More and more, I'm seeing networking and IT teams latching onto log data as a way to proactively monitor their complex digital networks and infrastructures. These groups are operationalizing log data for advanced warning of potential application or service disruption, as opposed to after-the-fact forensic analysis. The main reason that continues to pop up -- they are tired of having to know exactly what problems to look for in order to frame search queries.
I recently sat down with Eric Sharpsten, CTO of a large government contracting group, to discuss his thoughts on integrating log data and performance metrics.
"If I can get [log] data and marry it up with other data that drives the performance metrics, that's really powerful," Sharpsten said. He noted one of the biggest advances in log data use is the ability to get performance information quickly, allowing a swift recovery process after an outage or event.
Shifting views
Leveraging log data has received mixed reviews in the past, mainly because of the specialized nature of system logs, which were "owned" by separate groups, like security or administration. This isolation made it difficult to quickly access different data sets and correlate various types of log data with each other and with higher-level performance metrics.
These days, the implementation of log data is yielding better performance results for networking and IT groups for a couple reasons. There's a shift toward focusing more on a subset of specific log data to store and retain long term, rather than just indiscriminately storing all the data all the time. Networking and IT staff are also recognizing the importance of leveraging log data as a tool for network troubleshooting and proactive monitoring and planning.
In fact, a recent Enterprise Management Associates report highlighted this fundamental shift. According to the firm's survey, 47% of participants said log data is one of the most important tools in network management.
The obstacles
The popularity of log tools is a testament to their value.
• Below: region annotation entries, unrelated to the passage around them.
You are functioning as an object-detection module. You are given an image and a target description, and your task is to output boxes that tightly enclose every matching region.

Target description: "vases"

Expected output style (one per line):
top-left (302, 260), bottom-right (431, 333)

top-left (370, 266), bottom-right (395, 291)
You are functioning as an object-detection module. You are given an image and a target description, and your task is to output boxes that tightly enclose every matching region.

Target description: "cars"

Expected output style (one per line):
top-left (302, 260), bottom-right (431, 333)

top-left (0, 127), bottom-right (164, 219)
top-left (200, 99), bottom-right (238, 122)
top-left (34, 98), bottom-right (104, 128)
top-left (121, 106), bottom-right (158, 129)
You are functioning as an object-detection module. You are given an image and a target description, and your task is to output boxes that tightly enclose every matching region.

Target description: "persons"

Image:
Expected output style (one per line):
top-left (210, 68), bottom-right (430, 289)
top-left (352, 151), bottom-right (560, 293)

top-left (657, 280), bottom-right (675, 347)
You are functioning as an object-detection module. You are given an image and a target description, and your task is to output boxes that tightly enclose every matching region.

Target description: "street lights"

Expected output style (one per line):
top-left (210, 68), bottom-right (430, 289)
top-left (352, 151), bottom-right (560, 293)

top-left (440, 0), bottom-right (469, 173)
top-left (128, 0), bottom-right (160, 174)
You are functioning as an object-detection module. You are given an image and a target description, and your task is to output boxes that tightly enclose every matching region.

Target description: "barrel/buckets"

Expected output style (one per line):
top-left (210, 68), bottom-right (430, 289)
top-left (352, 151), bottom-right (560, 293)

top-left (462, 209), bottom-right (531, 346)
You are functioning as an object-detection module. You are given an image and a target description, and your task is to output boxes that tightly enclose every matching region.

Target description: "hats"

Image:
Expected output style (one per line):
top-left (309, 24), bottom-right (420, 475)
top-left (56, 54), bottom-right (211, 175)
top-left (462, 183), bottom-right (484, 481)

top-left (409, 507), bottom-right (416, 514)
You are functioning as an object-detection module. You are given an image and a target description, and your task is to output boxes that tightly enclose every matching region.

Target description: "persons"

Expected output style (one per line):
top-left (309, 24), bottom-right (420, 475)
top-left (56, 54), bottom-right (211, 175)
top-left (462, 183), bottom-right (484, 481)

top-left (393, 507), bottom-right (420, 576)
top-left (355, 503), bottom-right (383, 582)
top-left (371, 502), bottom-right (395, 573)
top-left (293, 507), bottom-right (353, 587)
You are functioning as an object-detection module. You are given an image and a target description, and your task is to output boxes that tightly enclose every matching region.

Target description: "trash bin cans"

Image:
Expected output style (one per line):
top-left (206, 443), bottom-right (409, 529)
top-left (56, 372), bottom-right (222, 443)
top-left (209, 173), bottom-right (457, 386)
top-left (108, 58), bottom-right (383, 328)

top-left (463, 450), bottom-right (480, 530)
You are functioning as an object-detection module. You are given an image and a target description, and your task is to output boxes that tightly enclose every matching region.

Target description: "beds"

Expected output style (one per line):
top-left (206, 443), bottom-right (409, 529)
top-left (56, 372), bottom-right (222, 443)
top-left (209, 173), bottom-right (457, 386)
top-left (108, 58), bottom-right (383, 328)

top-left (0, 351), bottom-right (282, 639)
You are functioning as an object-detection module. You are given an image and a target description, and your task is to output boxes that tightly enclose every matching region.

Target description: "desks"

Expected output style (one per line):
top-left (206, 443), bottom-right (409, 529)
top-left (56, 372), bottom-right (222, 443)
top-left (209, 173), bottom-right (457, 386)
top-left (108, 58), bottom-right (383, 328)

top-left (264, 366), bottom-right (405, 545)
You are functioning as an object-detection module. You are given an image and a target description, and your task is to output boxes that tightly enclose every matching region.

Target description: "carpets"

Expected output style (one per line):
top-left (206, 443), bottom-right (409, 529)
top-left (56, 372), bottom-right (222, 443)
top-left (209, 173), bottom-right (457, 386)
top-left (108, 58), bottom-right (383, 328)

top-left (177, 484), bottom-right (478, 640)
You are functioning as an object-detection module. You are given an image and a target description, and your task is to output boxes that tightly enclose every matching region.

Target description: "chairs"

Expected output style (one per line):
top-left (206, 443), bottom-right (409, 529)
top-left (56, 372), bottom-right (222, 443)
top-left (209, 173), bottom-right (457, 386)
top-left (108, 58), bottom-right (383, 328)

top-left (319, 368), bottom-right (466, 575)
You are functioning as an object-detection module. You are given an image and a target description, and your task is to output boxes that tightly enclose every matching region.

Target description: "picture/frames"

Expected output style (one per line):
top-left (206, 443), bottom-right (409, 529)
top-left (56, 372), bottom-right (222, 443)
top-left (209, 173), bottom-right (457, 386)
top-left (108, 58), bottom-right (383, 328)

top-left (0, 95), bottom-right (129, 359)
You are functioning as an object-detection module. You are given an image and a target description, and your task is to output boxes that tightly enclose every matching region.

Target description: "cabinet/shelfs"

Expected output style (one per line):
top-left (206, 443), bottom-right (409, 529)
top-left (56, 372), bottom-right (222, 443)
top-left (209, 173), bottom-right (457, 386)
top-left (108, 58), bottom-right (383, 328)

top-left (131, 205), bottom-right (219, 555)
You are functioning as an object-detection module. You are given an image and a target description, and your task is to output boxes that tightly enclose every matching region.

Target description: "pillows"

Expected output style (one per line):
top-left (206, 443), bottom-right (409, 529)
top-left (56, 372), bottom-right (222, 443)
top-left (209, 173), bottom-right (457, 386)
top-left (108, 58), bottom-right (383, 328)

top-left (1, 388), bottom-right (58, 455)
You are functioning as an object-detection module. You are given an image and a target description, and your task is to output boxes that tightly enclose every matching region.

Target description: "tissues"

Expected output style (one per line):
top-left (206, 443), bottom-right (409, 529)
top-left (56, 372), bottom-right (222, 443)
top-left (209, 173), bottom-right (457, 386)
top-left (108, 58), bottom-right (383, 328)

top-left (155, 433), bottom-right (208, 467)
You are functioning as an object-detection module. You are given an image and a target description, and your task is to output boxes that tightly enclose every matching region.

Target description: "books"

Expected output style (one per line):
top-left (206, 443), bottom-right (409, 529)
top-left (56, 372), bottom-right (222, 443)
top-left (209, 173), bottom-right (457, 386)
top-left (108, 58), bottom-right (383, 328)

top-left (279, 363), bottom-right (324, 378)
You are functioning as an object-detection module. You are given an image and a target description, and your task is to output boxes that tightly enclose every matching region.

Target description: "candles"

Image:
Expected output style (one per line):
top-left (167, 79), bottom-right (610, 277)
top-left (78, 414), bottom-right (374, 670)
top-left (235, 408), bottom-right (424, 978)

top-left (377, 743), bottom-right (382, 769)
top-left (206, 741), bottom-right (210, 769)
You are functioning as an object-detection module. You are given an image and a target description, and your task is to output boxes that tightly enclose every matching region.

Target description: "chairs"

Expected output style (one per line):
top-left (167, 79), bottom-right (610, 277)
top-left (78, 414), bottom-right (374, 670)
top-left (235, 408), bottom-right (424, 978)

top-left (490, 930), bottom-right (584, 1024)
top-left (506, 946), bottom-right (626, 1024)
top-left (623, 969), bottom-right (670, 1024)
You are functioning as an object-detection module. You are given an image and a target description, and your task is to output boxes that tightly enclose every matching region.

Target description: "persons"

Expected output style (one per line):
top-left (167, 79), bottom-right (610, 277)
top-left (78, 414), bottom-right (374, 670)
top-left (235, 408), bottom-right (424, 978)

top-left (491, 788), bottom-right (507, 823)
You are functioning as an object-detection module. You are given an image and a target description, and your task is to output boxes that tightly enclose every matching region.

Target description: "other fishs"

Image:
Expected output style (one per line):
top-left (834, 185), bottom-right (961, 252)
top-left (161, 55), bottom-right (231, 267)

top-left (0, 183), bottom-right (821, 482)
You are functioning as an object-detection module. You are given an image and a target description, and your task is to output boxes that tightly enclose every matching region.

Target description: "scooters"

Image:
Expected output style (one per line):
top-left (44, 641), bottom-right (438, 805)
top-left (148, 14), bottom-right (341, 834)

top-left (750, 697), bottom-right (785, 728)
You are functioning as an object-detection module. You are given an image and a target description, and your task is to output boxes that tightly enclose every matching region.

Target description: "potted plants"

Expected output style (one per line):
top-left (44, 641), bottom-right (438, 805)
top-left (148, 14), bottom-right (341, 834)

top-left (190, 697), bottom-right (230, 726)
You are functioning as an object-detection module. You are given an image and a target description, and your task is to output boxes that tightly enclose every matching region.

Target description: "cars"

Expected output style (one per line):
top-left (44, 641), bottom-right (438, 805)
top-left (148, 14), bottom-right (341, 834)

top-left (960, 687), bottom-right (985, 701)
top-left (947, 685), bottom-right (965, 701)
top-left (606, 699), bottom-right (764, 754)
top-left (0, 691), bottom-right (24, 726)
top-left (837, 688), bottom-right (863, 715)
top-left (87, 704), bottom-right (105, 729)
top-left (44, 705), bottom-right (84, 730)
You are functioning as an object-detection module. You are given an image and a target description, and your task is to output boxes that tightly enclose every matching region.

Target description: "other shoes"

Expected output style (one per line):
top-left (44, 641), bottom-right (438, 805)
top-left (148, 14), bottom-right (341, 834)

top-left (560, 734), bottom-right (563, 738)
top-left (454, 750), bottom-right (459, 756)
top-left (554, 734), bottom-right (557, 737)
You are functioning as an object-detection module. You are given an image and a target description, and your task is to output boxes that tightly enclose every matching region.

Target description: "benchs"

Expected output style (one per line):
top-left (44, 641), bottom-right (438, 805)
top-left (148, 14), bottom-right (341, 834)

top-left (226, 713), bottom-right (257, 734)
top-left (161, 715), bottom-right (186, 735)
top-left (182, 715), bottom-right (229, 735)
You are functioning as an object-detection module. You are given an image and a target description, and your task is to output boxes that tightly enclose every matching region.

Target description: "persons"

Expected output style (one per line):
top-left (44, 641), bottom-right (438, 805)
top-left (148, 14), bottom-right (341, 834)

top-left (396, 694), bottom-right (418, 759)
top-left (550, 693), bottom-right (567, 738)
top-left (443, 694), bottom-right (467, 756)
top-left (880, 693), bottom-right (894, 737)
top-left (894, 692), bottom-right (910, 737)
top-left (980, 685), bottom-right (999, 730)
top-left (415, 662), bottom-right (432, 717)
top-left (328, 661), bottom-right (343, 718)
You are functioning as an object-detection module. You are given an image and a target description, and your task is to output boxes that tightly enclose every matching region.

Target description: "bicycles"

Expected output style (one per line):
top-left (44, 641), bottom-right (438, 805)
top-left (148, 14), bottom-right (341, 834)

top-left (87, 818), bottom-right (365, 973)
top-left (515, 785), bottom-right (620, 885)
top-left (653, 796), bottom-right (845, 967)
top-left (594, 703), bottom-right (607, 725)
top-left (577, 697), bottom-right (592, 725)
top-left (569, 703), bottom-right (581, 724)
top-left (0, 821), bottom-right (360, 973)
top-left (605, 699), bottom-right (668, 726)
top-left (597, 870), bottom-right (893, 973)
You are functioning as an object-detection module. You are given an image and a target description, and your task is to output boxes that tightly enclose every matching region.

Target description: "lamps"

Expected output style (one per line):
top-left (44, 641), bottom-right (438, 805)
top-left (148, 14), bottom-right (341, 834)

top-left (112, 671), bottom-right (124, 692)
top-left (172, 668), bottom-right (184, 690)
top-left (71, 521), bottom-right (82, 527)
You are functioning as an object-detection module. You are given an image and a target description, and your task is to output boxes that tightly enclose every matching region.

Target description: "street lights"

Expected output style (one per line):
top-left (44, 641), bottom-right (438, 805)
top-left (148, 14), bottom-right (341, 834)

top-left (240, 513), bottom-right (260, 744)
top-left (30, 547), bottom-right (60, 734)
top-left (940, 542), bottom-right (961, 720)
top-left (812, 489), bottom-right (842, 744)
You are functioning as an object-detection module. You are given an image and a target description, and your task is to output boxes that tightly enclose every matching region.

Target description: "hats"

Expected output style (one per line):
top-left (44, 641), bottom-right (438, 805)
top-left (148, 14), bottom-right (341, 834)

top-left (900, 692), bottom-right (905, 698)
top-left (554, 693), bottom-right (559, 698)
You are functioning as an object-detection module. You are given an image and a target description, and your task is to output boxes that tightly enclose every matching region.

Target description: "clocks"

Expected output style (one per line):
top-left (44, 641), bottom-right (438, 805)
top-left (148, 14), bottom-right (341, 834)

But search remains an after-the-fact process, used most often in troubleshooting to find a misconfiguration or a protocol mismatch, or some failure that has already occurred. Splunk, for instance, is primarily a forensics tool designed to search, monitor and analyze machine data after a performance event has already disrupted application or service delivery.
Perhaps that is why just over 50% of EMA's survey respondents said that "knowing what to look for" has hindered their decision to rely on log data. Another 36% said they found "writing new scripts or filters to find what is important" most daunting.
The reality is that tools, technologies and thinking based on legacy models still cultivate anxiety and delays in utilizing log data. Three things are needed to ensure log analytics are viable and valuable:
- Networking and IT staff need to be able to have an understanding, first, of normal log behavior through baselining.
- They need the ability to send near real-time alerts when abnormalities appear.
- And they need to correlate real-time network and infrastructure performance metrics, flows and logs at scale.
New technologies can solidify log data's leap from a reactive tool to a proactive remedy. Advanced indexing, metadata tagging, searching, analytics and reporting dramatically simplify the work of navigating a wealth of current data in historical context. Formerly isolated event data can be used as a real-time operations resource to uncover the causes of problems, and track how device changes affect digital network and infrastructure performance.